Segundo Mello, várias empresas também apoiaram o golpe, “promovendo crimes contra os trabalhadores e a humanidade, ações que também não podem ficar impunes”.
“[Olavo] Hanssen, por exemplo, foi morto aos 33 anos nos porões do Departamento Estadual de Ordem Política e Social de São Paulo (Deops-SP) em maio de 1970. Ou seja, a perseguição se estendeu, teve continuidade. E claro que todas as mortes aludindo fatos mentirosos [para tentar esconder a real causa do óbito]”, comentou Mello.
Ele sugere que, quando ficar provada a participação e a responsabilidade de empresas na estrutura repressiva da ditadura, essas devem ser obrigadas a arcar com parte dos custos da reparação econômica devida a vítimas individuais da ação estatal.
“Considerando que não se mostra juridicamente aceitável que o ônus financeiros dessas indenizações permaneçam exclusivamente suportado pela sociedade brasileira, quando existirem elementos suficientes a demonstrar que pessoas jurídicas e de direito privado participaram, concorreram ou se beneficiaram diretamente da estrutura repressiva instalada durante a ditadura, recomenda-se que o Estado brasileiro adote medidas institucionais destinadas ao exercício do direito regressivo em face das empresas nacionais e multinacionais que tenham colaborado direta ou indiretamente com a repressão política e com a prática de violações de direitos humanos contra trabalhadores, buscando ressarcimento integral ou parcial dos valores desembolsados pela União”, propôs o relator.
Cruel
O representante do sindicato dos metalúrgicos Geraldino dos Santos Silva contou que, desde que chegou em São Paulo, em 1974, e começou a trabalhar em uma metalúrgica, testemunhou abusos contra trabalhadores, em particular contra os sindicalistas.

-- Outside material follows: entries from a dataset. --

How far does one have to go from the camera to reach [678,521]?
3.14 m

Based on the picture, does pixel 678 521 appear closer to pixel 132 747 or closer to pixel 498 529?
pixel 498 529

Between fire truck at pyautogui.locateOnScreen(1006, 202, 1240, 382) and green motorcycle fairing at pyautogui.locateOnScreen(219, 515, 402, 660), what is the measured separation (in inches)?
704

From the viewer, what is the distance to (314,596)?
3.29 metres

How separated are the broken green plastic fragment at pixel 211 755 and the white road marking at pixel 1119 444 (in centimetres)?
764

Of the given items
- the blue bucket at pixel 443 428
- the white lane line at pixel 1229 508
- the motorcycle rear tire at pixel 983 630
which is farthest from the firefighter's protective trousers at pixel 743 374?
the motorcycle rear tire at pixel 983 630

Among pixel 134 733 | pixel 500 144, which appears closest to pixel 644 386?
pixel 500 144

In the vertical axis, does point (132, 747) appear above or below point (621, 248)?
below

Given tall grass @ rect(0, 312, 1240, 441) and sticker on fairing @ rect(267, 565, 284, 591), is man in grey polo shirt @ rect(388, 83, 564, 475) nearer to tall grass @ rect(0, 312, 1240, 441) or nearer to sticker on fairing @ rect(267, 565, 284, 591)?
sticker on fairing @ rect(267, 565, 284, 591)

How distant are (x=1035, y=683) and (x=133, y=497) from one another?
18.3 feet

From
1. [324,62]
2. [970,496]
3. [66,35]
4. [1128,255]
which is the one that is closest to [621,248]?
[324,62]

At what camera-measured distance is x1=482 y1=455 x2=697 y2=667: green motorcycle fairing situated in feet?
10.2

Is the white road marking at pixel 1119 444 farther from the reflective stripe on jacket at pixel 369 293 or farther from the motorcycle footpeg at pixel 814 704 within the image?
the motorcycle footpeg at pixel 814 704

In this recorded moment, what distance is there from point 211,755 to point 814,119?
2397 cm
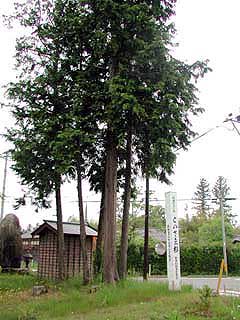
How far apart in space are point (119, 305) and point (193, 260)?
75.5 ft

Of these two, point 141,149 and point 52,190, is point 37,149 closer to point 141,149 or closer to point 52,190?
point 52,190

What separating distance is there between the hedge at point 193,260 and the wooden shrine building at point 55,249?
1117 centimetres

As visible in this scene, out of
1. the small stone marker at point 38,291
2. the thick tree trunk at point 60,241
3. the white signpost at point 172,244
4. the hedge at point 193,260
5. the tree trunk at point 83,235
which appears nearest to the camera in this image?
the white signpost at point 172,244

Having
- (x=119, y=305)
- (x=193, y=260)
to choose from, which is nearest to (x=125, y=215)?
(x=119, y=305)

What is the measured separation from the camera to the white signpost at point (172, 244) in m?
11.7

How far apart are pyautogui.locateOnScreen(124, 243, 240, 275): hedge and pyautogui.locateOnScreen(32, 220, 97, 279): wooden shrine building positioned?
36.7 ft

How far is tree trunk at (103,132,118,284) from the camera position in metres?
13.1

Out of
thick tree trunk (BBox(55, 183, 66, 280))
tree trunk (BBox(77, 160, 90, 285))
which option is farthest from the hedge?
tree trunk (BBox(77, 160, 90, 285))

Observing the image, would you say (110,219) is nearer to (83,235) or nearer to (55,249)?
(83,235)

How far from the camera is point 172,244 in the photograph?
1184cm

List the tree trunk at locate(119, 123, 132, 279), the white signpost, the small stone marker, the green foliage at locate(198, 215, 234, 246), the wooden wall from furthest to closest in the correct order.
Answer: the green foliage at locate(198, 215, 234, 246) → the wooden wall → the tree trunk at locate(119, 123, 132, 279) → the small stone marker → the white signpost

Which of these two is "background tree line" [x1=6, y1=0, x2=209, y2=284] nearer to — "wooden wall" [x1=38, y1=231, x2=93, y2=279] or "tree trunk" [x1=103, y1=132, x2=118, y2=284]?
"tree trunk" [x1=103, y1=132, x2=118, y2=284]

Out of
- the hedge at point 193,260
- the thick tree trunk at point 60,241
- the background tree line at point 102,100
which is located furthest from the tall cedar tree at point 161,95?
the hedge at point 193,260

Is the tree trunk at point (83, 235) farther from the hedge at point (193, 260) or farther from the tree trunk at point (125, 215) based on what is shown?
the hedge at point (193, 260)
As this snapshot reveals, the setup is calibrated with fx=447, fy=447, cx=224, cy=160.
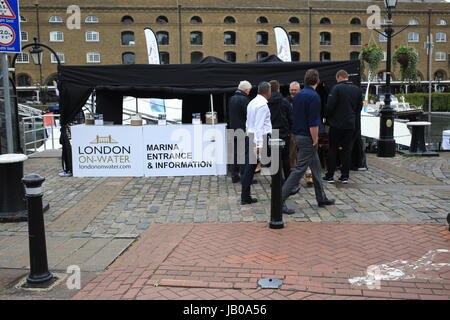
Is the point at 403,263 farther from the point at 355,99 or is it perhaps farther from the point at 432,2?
the point at 432,2

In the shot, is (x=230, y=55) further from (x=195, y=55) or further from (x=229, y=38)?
(x=195, y=55)

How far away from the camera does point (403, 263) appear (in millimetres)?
4711

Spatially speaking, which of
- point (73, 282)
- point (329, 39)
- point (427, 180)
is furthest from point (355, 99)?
point (329, 39)

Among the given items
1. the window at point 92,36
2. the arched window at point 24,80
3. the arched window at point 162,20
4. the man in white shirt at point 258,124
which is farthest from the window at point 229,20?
the man in white shirt at point 258,124

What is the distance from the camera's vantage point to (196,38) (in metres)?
60.5

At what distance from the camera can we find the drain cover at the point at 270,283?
4162 mm

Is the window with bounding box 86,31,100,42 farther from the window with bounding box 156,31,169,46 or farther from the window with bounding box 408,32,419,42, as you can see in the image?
the window with bounding box 408,32,419,42

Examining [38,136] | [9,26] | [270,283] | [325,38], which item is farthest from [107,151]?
[325,38]

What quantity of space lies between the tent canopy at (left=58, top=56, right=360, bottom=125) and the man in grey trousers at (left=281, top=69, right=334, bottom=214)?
300cm

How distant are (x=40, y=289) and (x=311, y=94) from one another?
444 cm

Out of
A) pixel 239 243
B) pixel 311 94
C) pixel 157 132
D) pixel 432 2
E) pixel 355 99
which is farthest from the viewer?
pixel 432 2

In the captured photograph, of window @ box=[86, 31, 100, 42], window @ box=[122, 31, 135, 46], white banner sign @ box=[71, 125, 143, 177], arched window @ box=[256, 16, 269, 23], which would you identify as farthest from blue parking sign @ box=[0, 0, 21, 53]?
arched window @ box=[256, 16, 269, 23]

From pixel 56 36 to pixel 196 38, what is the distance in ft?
59.7

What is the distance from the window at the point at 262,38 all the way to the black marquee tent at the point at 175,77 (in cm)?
5307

“Ali eu comecei a conhecer as profundezas da ditadura. Era quase impossível mais de três trabalhadores andarem juntos pelo centro de São Paulo [sem serem abordados pela polícia]. E se você fosse abordado e não estivesse com a carteira profissional ou estivesse desempregado, era considerado vagabundo e levado para a cadeia”, relembrou Silva.
De acordo com o sindicalista, o Sindicato dos Metalúrgicos de São Paulo e Mogi das Cruzes tornou-se alvo do regime por ser uma das maiores e mais importantes entidades sindicais, aglutinadora do movimento trabalhista e de resistência democrática.
“A gente chegava na porta das fábricas para distribuir o jornal do sindicato ou para conversar com os trabalhadores, logo chegava o Deops, os seus agentes à paisana. E a gente não sabia quem era trabalhador, quem era agente, mas assim que deixávamos o local, era feito um relatório sobre nós, sobre nossas atividades”, lembrou Silva.
“Eles [companheiros presos e torturados pela atuação sindical e política] contavam para a gente o que era a tortura. Cruel é pouco. A maioria desses companheiros já faleceu, com sequelas físicas, mas, principalmente, psicológicas”, disse o sindicalista ao elogiar o relatório e a decisão da Comissão de Anistia.
“Esta reparação histórica, este reconhecimento a uma instituição que batalhou e sofreu muito, é mais do que justo. É uma honra para nosso sindicato”, afirmou.